News feature: Gay couples vow to fight for right to marry

Gay couples vow to fight for right to marry

By Jim O’Neal

The Gazette

IOWA CITY ā€“ Robin Butler and Janelle Rettig don’t want to be rabble-rousers. They just want their state and their country to recognize their marriage.
“We’re ordinary people,” Butler said in an interview Wednesday. “We volunteer in the community. We donate money. We shovel our walks.”
Rettig, 38, and Butler, 40, have been in a committed relationship for 15 years. Last October they were married in Canada, which recognizes same-sex marriage.
At 1:30 Friday afternoon, the Iowa City couple and other same-sex couples will walk into the Johnson County Recorder’s Office to request Iowa marriage licenses. They will request that license from Johnson County Recorder Kim Painter, herself a lesbian in a committed relationship.
Painter said she will deny them that license.
The law allows her no discretion.
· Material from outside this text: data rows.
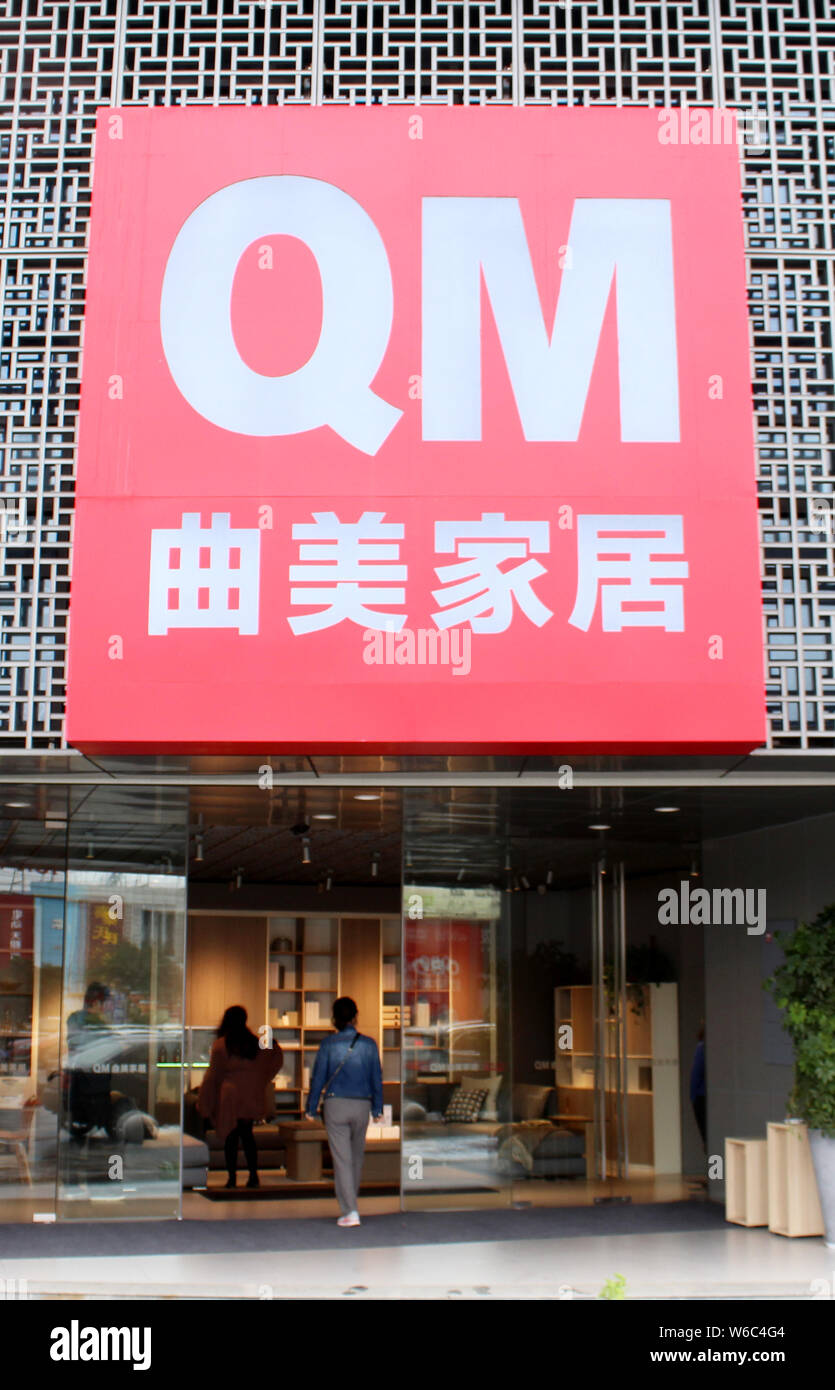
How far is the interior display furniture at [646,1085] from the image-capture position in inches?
527

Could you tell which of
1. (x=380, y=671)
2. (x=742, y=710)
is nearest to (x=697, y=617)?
(x=742, y=710)

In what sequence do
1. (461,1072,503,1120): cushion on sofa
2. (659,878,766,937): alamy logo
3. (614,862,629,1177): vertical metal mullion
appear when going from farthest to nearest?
1. (614,862,629,1177): vertical metal mullion
2. (659,878,766,937): alamy logo
3. (461,1072,503,1120): cushion on sofa

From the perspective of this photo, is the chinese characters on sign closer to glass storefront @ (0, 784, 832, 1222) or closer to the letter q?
the letter q

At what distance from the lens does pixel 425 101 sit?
25.7 ft

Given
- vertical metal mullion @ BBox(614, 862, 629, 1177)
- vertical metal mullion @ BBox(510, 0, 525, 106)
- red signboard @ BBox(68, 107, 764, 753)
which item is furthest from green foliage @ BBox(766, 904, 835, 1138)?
vertical metal mullion @ BBox(510, 0, 525, 106)

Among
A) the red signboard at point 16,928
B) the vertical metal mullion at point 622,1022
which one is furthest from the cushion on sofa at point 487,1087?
the red signboard at point 16,928

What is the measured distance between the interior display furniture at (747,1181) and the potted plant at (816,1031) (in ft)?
3.11

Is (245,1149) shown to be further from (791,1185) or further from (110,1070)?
(791,1185)

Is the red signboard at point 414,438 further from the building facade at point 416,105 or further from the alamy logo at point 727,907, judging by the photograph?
the alamy logo at point 727,907

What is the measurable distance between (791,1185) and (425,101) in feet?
22.5

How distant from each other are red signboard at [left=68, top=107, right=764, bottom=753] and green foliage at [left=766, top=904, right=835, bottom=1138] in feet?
6.55

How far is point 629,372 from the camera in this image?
7402 mm

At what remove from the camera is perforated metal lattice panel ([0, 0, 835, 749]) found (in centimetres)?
744
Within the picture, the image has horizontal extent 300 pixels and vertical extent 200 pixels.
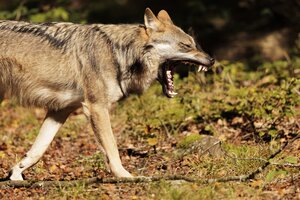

Since 1998, Iowa law has stated that “only a marriage between a male and a female is valid.”
“My decision will be to uphold the law as written because it is the law I swore to uphold,” Painter said.
Painter won’t be carrying out her duty happily and said she looks forward to a day when Iowa law recognizes same-sex marriages.
“If that happens, it will be a sure sign that we are holding to our constitutional heritage and our heritage of having a rule of law,” she said. “If we have laws that continue to single people out for discrimination, then that will signal to me that we have allowed our laws to become totally driven by the passions of people.”
Painter said the equal protection clauses of the U.S. and state constitutions stand as bulwarks against hatred toward minority groups.
Painter, Butler and Rettig cast President Bush’s call for a constitutional amendment banning gay marriage as a way to make political hay as the election approaches.
Painter said the U.S. Constitution should be changed “as infrequently as possible.”
“We’re always at our worst as a country when we allow ourselves to be guided by passions that divide us and separate us into classes and treat those classes differently from each other,” she said. Rettig said she and Butler hope to put a human face on a hotly debated issue.
“Our purpose is to draw attention to the fact that Iowa families are already excluded from the protections of the law,” she said.
To exclude gays and lesbians from the rights and privileges that come with marriage “is neither compassionate nor conservative,” Rettig said. “It is un-American. We’re real people with real needs, and we’re being used as a political punching bag.” Rettig and Butler noted that marriage provides many rights, from inheritance rights to health coverage, that are denied gays and lesbians.
Butler said she is puzzled by resistance to same-sex marriage. “What rights am I taking away from someone else if I get married?” she asked.
She said she is alarmed by talk of amending the Iowa Constitution to nullify any legal rights that might be applied to same-sex couples.
“It’s one thing to deny a right, but to take away rights that already exist is very scary,” she said. “It makes you wonder, ‘What country is this?’ ”

This story ran in The Gazette of Cedar Rapids and Iowa City, Iowa, on Feb. 26, 2004.